Rahab is one of these unlikely people. And she’s more unlikely than most to be named in Jesus’s genealogy (Matthew 1:5) because she is an outsider on three counts, she’s:
- a woman
- a Canaanite, and
- a prostitute.
In a genealogy that stretches from Abraham to Jesus, she’s one of just five women named. In a patrilineal genealogy—a record of fathers and sons—she makes the cut. Just as shocking, she makes the cut despite being a Gentile, a non-Israelite, someone decidedly outside the family tree. And, of course, she’s a prostitute.
And yet God finds her worthy of a place in his family. He invites her to play a role in the story of Israel claiming the land God has promised. And he grafts her into the family early enough that she gets to be one of Jesus’s great- great- great-grandmothers.
What an encouragement to us! Not only does God want us in his family, he wants to use us. When we join the family, he’ll put us to work, helping move this story along to its beautiful conclusion. Rahab got to play a part in Jesus’s coming as a baby, but we get to join in as Jesus comes in glory.
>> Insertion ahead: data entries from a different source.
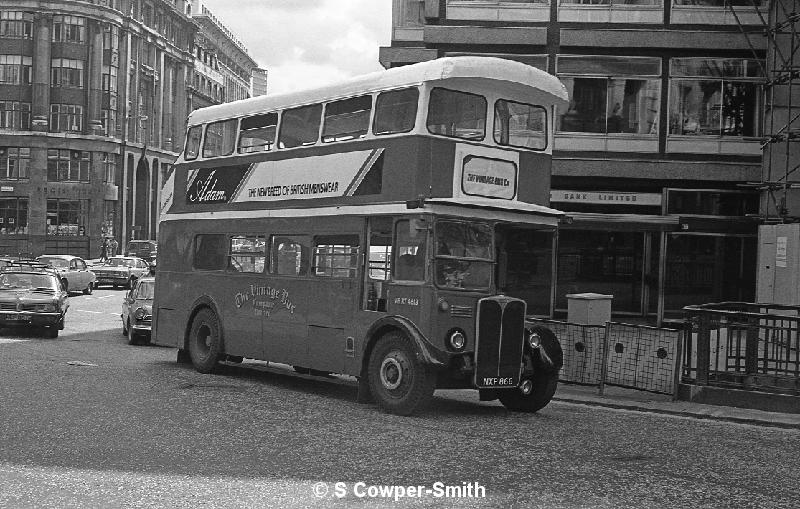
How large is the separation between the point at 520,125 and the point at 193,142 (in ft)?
21.9

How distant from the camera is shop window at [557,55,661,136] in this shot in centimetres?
2809

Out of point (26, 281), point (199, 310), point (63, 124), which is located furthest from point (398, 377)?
point (63, 124)

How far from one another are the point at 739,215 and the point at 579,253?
438 cm

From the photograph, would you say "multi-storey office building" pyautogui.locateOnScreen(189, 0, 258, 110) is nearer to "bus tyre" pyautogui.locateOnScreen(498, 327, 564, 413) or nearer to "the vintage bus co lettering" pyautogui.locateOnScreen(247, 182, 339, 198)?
"the vintage bus co lettering" pyautogui.locateOnScreen(247, 182, 339, 198)

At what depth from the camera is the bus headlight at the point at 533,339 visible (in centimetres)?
1305

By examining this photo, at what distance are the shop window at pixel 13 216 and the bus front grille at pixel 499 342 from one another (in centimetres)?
6741

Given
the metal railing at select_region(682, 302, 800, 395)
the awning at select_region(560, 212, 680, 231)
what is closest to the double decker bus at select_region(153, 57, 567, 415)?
the metal railing at select_region(682, 302, 800, 395)

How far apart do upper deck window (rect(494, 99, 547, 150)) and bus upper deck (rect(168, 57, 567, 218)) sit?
13 mm

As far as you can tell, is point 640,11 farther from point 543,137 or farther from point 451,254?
point 451,254

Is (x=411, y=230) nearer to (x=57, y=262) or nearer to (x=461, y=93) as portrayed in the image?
(x=461, y=93)

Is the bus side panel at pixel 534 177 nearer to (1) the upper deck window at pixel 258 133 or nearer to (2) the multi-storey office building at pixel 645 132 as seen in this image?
(1) the upper deck window at pixel 258 133

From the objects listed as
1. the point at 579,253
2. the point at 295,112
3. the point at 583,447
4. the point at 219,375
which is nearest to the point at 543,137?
the point at 295,112

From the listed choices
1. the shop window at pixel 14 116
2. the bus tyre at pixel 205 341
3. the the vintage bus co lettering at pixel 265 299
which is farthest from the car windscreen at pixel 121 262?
the the vintage bus co lettering at pixel 265 299

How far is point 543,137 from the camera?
1374 cm
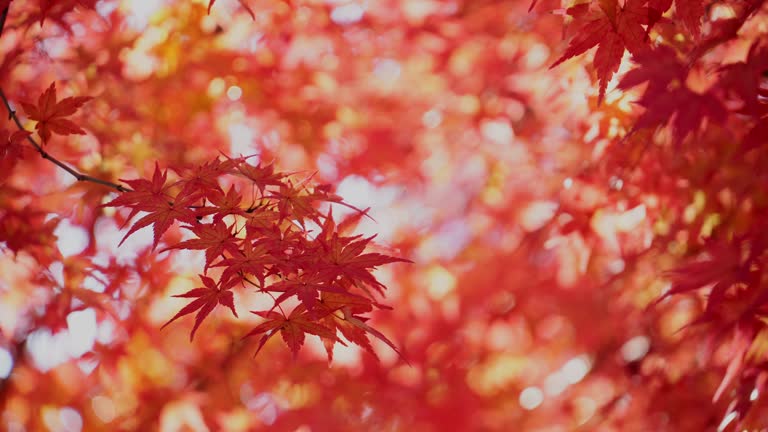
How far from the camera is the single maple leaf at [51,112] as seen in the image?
66.2 inches

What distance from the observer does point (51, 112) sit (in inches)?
66.9

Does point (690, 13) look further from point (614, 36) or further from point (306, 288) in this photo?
point (306, 288)

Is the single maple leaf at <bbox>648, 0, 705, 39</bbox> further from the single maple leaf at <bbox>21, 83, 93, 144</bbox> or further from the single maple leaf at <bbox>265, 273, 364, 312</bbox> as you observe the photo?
the single maple leaf at <bbox>21, 83, 93, 144</bbox>

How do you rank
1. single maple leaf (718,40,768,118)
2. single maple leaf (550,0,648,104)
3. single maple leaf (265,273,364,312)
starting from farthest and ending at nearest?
single maple leaf (718,40,768,118), single maple leaf (550,0,648,104), single maple leaf (265,273,364,312)

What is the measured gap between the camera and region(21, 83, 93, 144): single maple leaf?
168 centimetres

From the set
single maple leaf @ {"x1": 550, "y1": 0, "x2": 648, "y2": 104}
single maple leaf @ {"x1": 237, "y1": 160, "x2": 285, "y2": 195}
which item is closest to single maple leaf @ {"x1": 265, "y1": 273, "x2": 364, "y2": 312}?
single maple leaf @ {"x1": 237, "y1": 160, "x2": 285, "y2": 195}

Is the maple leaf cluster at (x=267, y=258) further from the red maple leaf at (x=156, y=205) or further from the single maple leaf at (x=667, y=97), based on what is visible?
the single maple leaf at (x=667, y=97)

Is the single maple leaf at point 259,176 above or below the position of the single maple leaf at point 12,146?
below

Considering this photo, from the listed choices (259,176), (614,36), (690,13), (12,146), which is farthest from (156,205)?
(690,13)

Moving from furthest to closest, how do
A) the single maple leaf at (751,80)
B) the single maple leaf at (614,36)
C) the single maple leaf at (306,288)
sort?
the single maple leaf at (751,80)
the single maple leaf at (614,36)
the single maple leaf at (306,288)

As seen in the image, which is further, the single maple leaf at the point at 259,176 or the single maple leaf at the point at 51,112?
the single maple leaf at the point at 51,112

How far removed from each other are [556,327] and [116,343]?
80.2 inches

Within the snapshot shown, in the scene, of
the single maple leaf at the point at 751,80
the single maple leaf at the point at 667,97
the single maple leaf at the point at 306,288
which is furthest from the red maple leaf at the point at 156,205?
the single maple leaf at the point at 751,80

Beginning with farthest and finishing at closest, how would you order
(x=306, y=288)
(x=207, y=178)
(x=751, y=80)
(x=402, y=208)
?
(x=402, y=208) < (x=751, y=80) < (x=207, y=178) < (x=306, y=288)
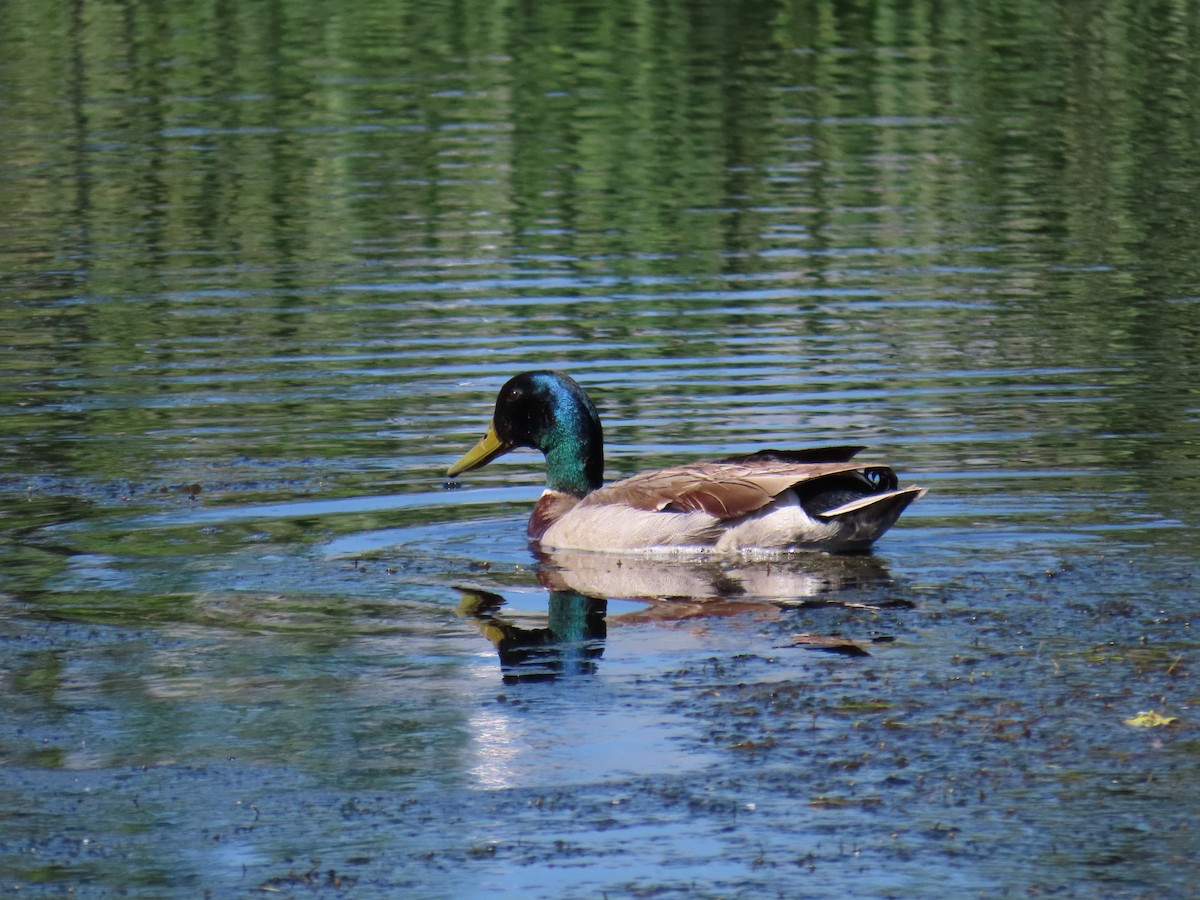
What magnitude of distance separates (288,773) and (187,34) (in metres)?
29.1

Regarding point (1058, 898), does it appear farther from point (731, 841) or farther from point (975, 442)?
point (975, 442)

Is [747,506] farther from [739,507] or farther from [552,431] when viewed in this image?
Result: [552,431]

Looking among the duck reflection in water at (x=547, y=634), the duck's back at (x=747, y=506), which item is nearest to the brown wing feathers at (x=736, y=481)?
the duck's back at (x=747, y=506)

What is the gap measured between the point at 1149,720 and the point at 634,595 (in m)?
3.22

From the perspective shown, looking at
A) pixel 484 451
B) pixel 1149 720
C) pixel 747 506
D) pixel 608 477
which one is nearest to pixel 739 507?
pixel 747 506

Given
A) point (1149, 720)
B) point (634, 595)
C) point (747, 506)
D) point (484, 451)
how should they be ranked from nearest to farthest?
point (1149, 720) < point (634, 595) < point (747, 506) < point (484, 451)

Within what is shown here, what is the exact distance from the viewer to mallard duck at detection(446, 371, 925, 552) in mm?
10930

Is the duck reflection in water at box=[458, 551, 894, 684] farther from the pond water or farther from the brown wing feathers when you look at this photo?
the brown wing feathers

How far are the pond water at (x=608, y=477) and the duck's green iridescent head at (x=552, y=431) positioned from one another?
364 millimetres

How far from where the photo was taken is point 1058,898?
642cm

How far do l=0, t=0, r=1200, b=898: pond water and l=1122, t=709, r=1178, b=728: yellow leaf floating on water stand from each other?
0.11ft

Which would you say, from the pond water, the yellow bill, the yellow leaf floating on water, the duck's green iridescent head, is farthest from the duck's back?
the yellow leaf floating on water

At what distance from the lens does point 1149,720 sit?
793cm

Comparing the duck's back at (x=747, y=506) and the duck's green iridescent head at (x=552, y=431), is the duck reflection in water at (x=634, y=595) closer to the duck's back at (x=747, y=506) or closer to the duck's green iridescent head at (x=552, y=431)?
the duck's back at (x=747, y=506)
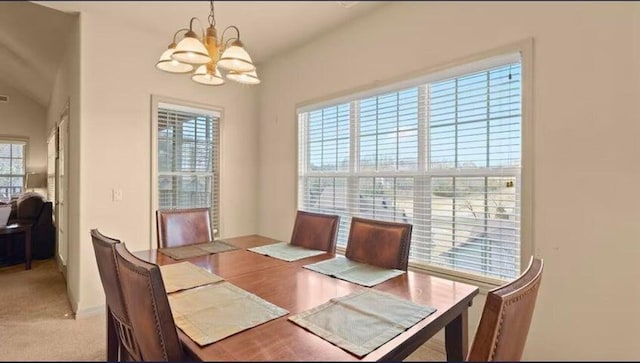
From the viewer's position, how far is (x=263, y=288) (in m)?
1.35

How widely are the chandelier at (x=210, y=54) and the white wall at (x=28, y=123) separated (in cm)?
61

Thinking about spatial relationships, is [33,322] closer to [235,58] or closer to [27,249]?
[27,249]

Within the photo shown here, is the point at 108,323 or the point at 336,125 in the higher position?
Result: the point at 336,125

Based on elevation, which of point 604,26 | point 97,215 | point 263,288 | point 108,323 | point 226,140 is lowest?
point 108,323

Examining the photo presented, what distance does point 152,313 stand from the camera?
918 millimetres

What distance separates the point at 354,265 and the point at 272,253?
0.53 m

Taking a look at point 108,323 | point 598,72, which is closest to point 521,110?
point 598,72

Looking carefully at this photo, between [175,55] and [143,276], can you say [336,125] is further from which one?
[143,276]

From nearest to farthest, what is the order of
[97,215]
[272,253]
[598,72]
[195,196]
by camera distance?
[598,72] → [272,253] → [97,215] → [195,196]

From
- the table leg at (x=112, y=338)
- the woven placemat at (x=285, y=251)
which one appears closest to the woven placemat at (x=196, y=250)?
the woven placemat at (x=285, y=251)

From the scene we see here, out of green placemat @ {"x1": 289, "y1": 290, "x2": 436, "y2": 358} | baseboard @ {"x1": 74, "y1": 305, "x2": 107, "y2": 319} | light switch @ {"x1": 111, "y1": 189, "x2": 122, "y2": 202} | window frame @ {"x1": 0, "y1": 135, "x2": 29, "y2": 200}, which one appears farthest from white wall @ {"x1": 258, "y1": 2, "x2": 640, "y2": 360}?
baseboard @ {"x1": 74, "y1": 305, "x2": 107, "y2": 319}

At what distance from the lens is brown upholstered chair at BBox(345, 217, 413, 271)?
1722mm

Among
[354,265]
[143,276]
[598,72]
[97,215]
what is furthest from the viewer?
[97,215]

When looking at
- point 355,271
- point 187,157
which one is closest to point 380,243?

Scripture reading: Joshua 2:1-21
God, your grace is astonishing!
You could care less about my pedigree, and you’re even willing to overlook my sin as you graft me into your family and your story.
Would you help me to be faithful like Rahab as I do the work you’ve called me to do?
On the one hand, the Ten Commandments seem fairly easy to keep. No idols—check. Don’t murder—check. Don’t steal—got it. We might get the impression that it’s within our power to do right, to keep the commandments, even to earn God’s love. [Read more…]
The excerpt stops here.